▶ Written instruction 1
In the records, begin at the line that has "What distance from the camera does" and continue through the end of the records. Rewrite those lines with "camera" replaced by "lens", changing nothing else.

In the past decade, a new style of music has wormed its way onto the music scene. While dubstep rose in popularity late in the first decade of the new millennium, with its driving, syncopated rhythms and epic bass drops, a completely opposite subgenre of quasi-electronic music also became popular. Chillwave, also known as glo-fi or shoegaze, is a much more ambient style that is reminiscent of popular music from the 1980s. It incorporates a lot of effects processing, sampling, use of synthesizers, and ambient background noise. Its slower tempos, light, ethereal vocals; relatively simple and singable melodies, and ample synthesized effects remind its listeners of the sounds of the summer, especially since its sudden explosion in popularity occurred during the summer of 2010.
Influences of the chillwave genre can be traced back to “synthpop” from the 1980s. The 1980s was the decade during which the synthesizer dominated popular music. Groups such as Depeche Mode and Pet Shop Boys utilized synthesized sounds in their songs and subsequently established themselves as some of the most influential artists of the synthpop genre. The synthesizer is rather noticeable in Pet Shop Boys’ 1986 track “West End Girls,” for example.
Although chillwave did not become exceedingly popular until about halfway through the year 2010, certain bands and their specific albums are considered, by many, to have foreshadowed the birth of chillwave during the previous decade. For example, Panda Bear’s Person Pitch (2007) and Animal Collective’s Merriweather Post Pavilion (2009) were particularly instrumental in their influence of the chillwave movement. Both bands make use of ambient background noises and singable, repetitive, and down-tempo melodies but are not defined by quite the same hazy, psychedelic sounds of the actual chillwave movement.

▶ Exercise material
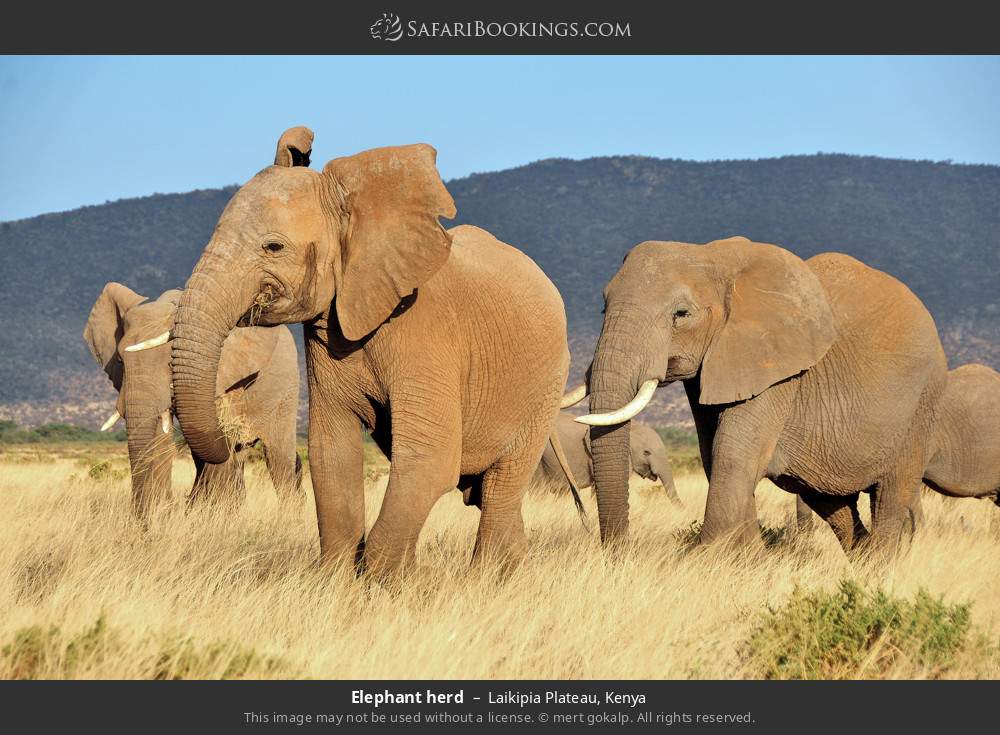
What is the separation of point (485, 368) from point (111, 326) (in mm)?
6859

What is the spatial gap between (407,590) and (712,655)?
5.50 feet

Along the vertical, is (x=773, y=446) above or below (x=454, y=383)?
below

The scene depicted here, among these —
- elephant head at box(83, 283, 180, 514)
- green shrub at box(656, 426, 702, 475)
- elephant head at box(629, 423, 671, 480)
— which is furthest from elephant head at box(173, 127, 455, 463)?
green shrub at box(656, 426, 702, 475)

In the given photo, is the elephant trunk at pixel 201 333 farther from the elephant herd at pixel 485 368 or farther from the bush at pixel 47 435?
the bush at pixel 47 435

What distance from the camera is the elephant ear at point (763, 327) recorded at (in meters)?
9.46

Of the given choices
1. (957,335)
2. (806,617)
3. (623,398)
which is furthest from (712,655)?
(957,335)

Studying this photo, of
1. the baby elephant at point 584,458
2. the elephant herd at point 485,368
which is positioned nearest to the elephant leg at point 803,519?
the elephant herd at point 485,368

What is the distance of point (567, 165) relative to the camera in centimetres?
12725

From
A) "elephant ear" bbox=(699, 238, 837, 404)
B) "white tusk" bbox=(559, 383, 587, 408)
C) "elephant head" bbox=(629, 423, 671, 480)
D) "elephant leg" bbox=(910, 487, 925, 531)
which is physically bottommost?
"elephant head" bbox=(629, 423, 671, 480)

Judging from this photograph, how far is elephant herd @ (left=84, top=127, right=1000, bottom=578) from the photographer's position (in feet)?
22.3

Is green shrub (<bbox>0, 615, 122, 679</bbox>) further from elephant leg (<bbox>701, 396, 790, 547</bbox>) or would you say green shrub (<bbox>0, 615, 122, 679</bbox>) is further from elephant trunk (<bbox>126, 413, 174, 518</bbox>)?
elephant trunk (<bbox>126, 413, 174, 518</bbox>)

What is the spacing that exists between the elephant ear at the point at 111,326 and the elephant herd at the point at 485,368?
3cm

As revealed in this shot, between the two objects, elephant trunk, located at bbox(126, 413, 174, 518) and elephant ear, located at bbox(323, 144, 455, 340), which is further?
elephant trunk, located at bbox(126, 413, 174, 518)

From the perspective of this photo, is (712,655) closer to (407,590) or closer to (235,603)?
(407,590)
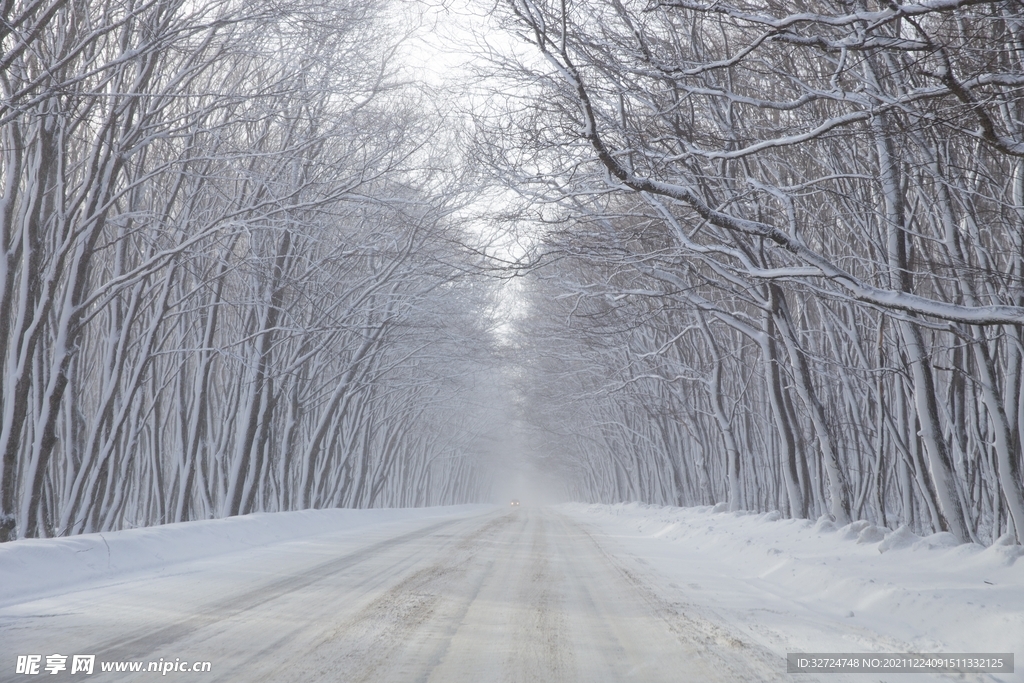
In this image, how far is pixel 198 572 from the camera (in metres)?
8.04

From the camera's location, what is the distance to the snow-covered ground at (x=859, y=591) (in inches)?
215

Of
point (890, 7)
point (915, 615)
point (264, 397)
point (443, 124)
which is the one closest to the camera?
point (890, 7)

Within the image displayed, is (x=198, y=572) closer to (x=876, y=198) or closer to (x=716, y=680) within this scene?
(x=716, y=680)

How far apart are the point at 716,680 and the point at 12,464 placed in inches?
354

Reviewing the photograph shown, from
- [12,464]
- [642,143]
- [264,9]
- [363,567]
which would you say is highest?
[264,9]

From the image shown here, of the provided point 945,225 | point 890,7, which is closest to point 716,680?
point 890,7

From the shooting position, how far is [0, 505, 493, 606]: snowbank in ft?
21.3

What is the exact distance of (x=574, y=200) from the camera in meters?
11.4

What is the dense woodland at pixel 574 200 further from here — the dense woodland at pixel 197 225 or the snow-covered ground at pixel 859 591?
the snow-covered ground at pixel 859 591

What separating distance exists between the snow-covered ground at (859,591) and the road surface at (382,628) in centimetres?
66

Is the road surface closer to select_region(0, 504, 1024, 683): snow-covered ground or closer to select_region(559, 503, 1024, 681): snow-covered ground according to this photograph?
select_region(0, 504, 1024, 683): snow-covered ground

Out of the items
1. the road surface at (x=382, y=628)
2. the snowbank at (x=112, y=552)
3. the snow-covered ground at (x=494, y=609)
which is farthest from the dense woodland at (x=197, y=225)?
the road surface at (x=382, y=628)

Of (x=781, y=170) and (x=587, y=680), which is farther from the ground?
(x=781, y=170)

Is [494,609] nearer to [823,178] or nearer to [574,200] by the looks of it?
[823,178]
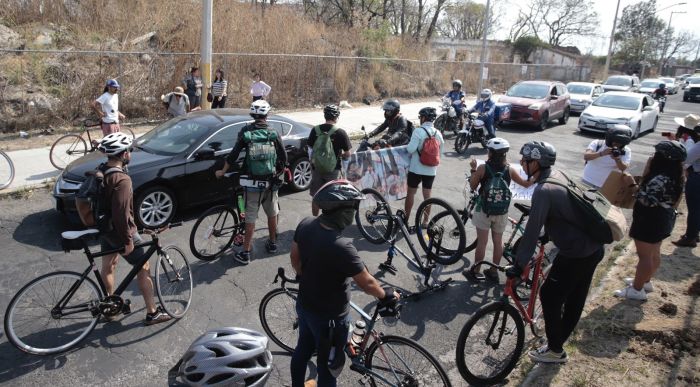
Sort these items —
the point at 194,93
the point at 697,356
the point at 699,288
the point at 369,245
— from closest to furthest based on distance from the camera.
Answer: the point at 697,356 < the point at 699,288 < the point at 369,245 < the point at 194,93

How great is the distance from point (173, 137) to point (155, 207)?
51.7 inches

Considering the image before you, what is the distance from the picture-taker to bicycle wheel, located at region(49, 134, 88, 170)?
9.57 m

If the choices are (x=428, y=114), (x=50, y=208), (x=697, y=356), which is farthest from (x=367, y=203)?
(x=50, y=208)

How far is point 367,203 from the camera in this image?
6.94 meters

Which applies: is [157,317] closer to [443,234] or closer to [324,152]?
[324,152]

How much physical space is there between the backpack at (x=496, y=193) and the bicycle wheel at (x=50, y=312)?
13.2ft

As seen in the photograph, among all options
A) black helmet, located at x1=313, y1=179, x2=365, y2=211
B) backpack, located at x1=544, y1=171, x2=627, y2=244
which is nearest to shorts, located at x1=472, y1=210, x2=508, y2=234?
backpack, located at x1=544, y1=171, x2=627, y2=244

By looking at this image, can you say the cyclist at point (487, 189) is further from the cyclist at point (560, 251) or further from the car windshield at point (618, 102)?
the car windshield at point (618, 102)

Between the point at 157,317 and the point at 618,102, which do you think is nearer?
the point at 157,317

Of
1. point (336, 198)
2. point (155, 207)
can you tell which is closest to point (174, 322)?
point (155, 207)

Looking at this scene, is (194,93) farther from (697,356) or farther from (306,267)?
(697,356)

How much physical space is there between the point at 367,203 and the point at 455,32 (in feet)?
218

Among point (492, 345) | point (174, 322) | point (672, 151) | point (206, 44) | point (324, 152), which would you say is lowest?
point (174, 322)

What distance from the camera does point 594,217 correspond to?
3.72m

▶ Written instruction 2
Using the passage on chillwave, decide whether each statement agrees with it. Answer yes or no and quote the deciding words. (a) Chillwave's sudden rise in popularity happened during the summer of 2010. (b) "West End Girls" is a 1986 track by Depeche Mode. (c) Panda Bear and Animal Collective are defined by the same hazy, psychedelic sounds as the actual chillwave movement.

▶ Answer 1
What distance from the lens does point 594,217 correspond to?
3.72m

▶ Answer 2
(a) Yes: "its sudden explosion in popularity occurred during the summer of 2010"
(b) No: "Pet Shop Boys’ 1986 track “West End Girls,”"
(c) No: "but are not defined by quite the same hazy, psychedelic sounds of the actual chillwave movement"